1. ## Bonferroni's Inequality Proof

Hello,

I am confused with the following question.

Suppose $\displaystyle E_1, E_2,..., E_n$ are events, then

$\displaystyle \sum_{i=1}^{n} P(E_i) - \sum_{i<j}P(E_i E_j) \leq P(\cup_{i=1}^{n}E_i) \leq \sum_{i=1}^{n} P(E_i)$

The right hand side is Boole's inequality. Prove the left hand side.

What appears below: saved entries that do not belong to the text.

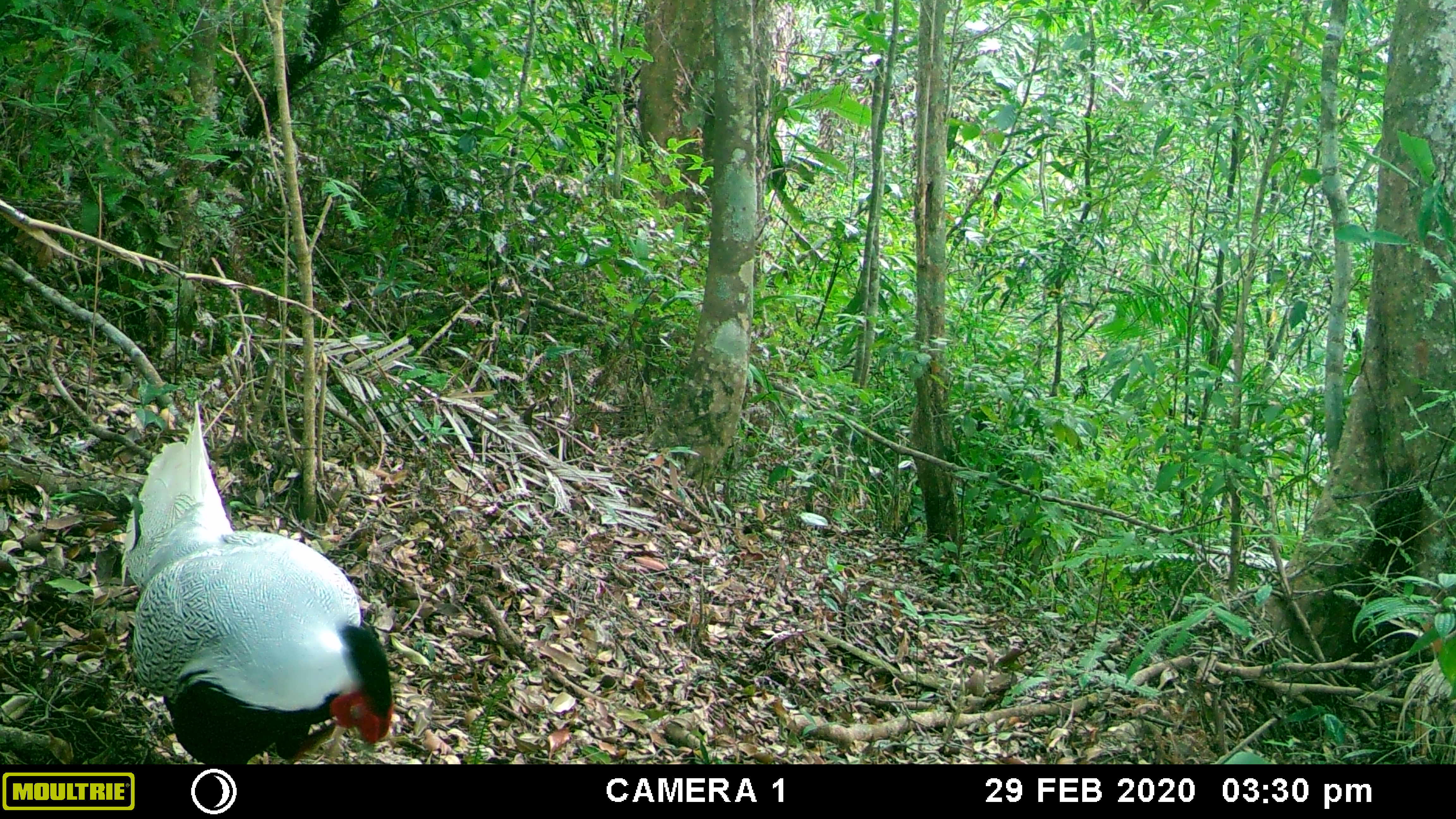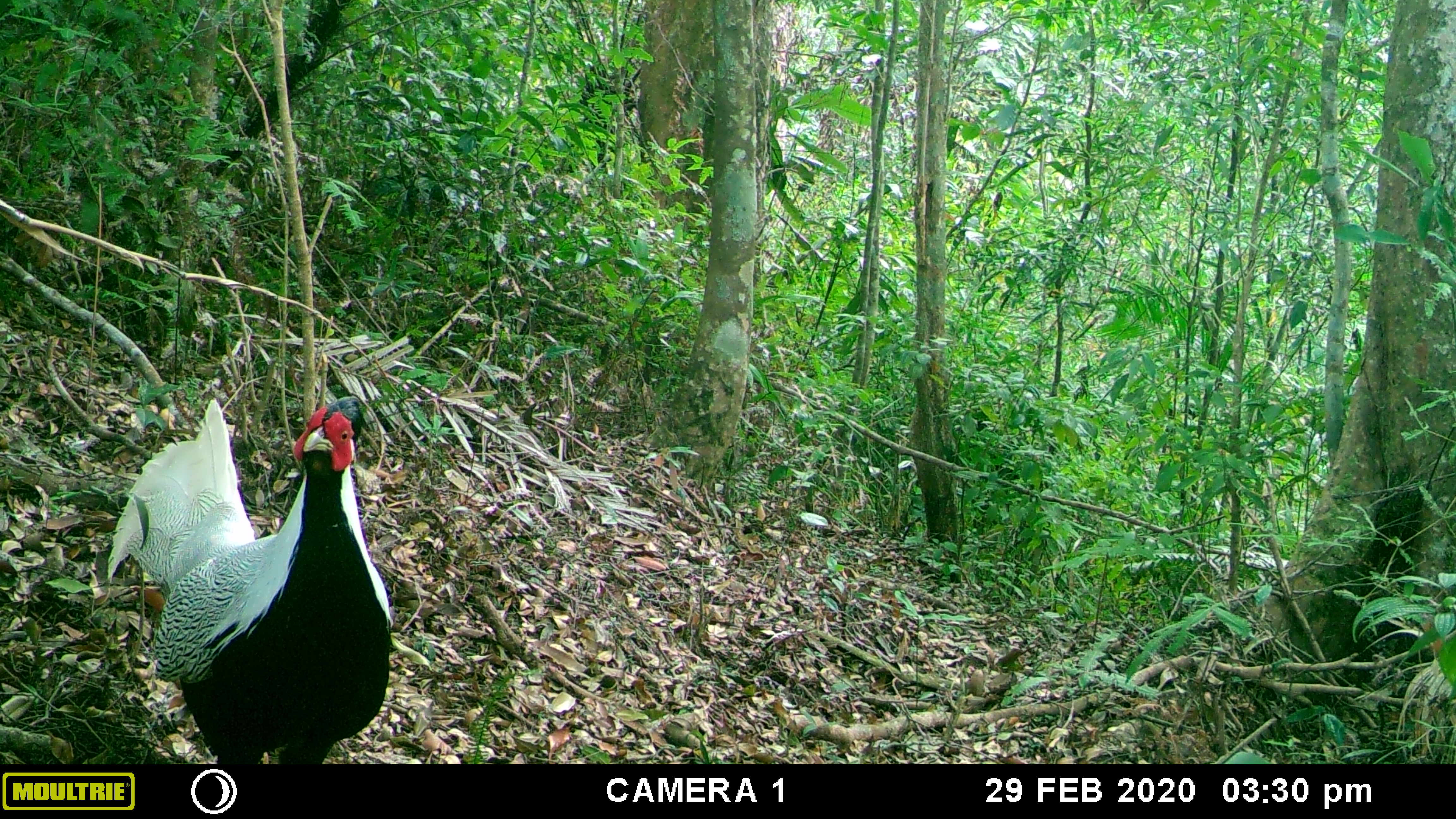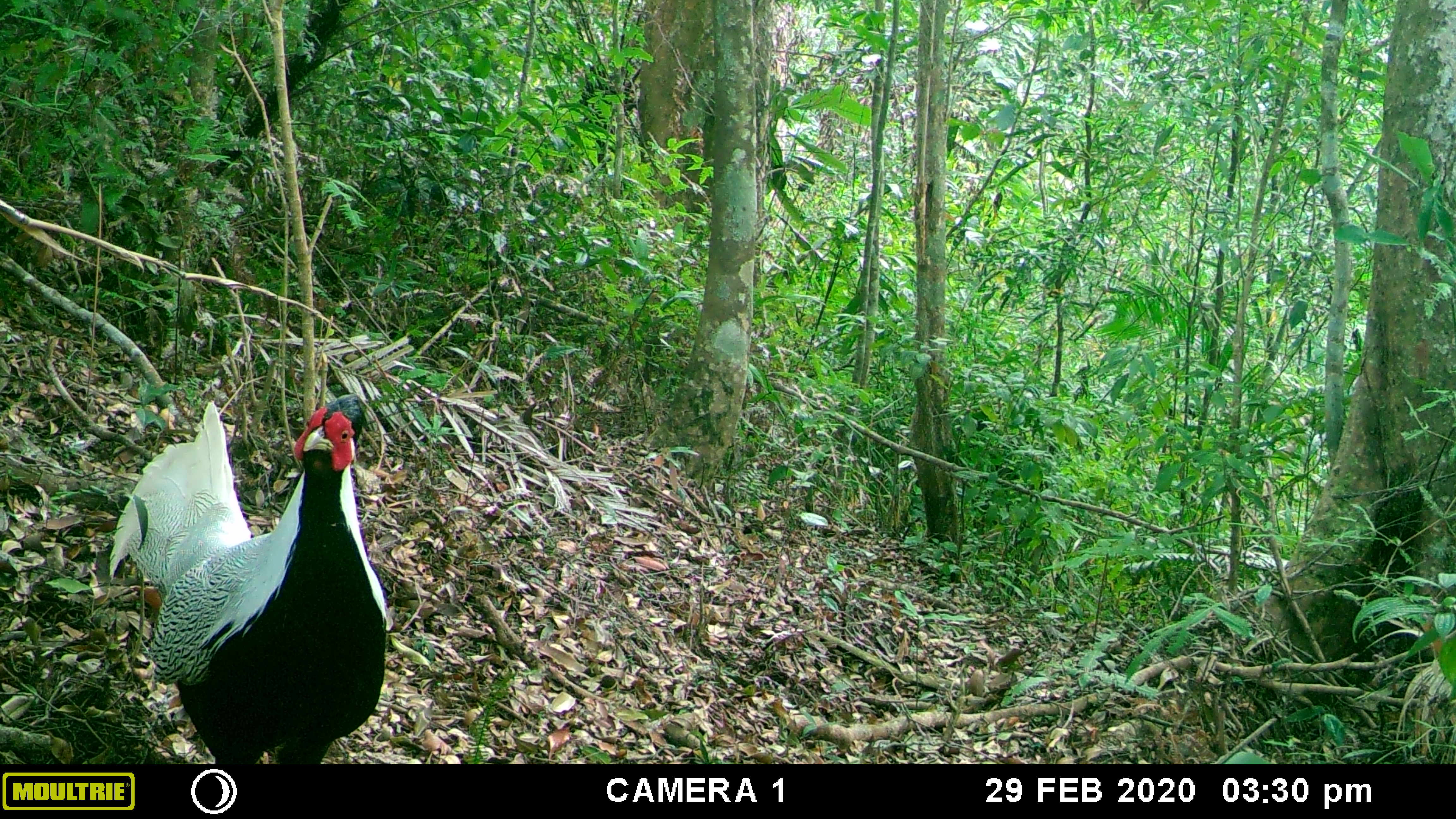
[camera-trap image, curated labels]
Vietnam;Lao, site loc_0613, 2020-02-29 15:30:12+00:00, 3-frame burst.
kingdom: Animalia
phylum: Chordata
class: Aves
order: Galliformes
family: Phasianidae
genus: Lophura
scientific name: Lophura nycthemera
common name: silver pheasant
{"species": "silver pheasant (Lophura nycthemera)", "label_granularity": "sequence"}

I am trying to prove this using induction, but I am not sure if I am doing it correctly.
For $\displaystyle n=2$,
Let $\displaystyle E_1$ and $\displaystyle E_2$ be events,
then, $\displaystyle \sum_{i=1}^{2} P(E_i) - \sum_{i<j}P(E_i E_j) = P(E_1) + P(E_2) - P(E_1 E_2) = P(E_1 \cup E_2)$.
Thus, this holds true for $\displaystyle n=2$.

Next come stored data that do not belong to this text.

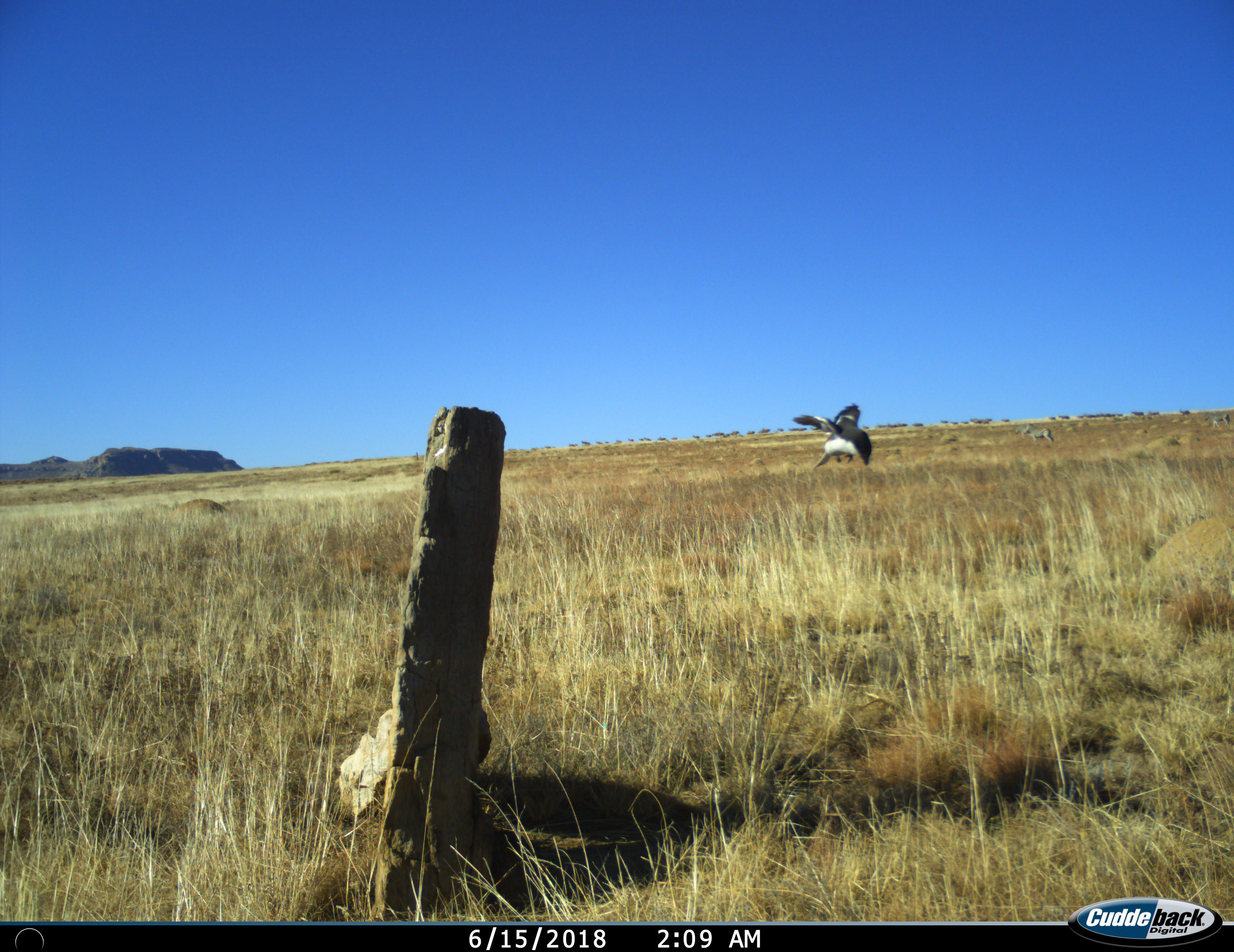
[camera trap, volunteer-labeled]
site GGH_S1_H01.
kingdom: Animalia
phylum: Chordata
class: Aves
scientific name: Aves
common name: bird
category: birdother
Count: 1.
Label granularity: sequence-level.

Am I going on the right track?
Any suggestion for the inductive step?

2. If I prove the Inclusion-Exclusion formula

$\displaystyle \sum_{i=1}^{n}P(E_i)-\sum_{i<j}P(E_i E_j) + \sum_{i<j<k}P(E_i E_j E_k) - ... +(-1)^{n-1}P(\cap_{i=1}^{n} E_i)= P(\cup_{i=1}^{n} E_i)$

how can I get the following inequality?

$\displaystyle \sum_{i=1}^{n} P(E_i) - \sum_{i<j}P(E_i E_j) \leq P(\cup_{i=1}^{n}E_i)$

3. have u solved the problem?

Interested to know how to do this too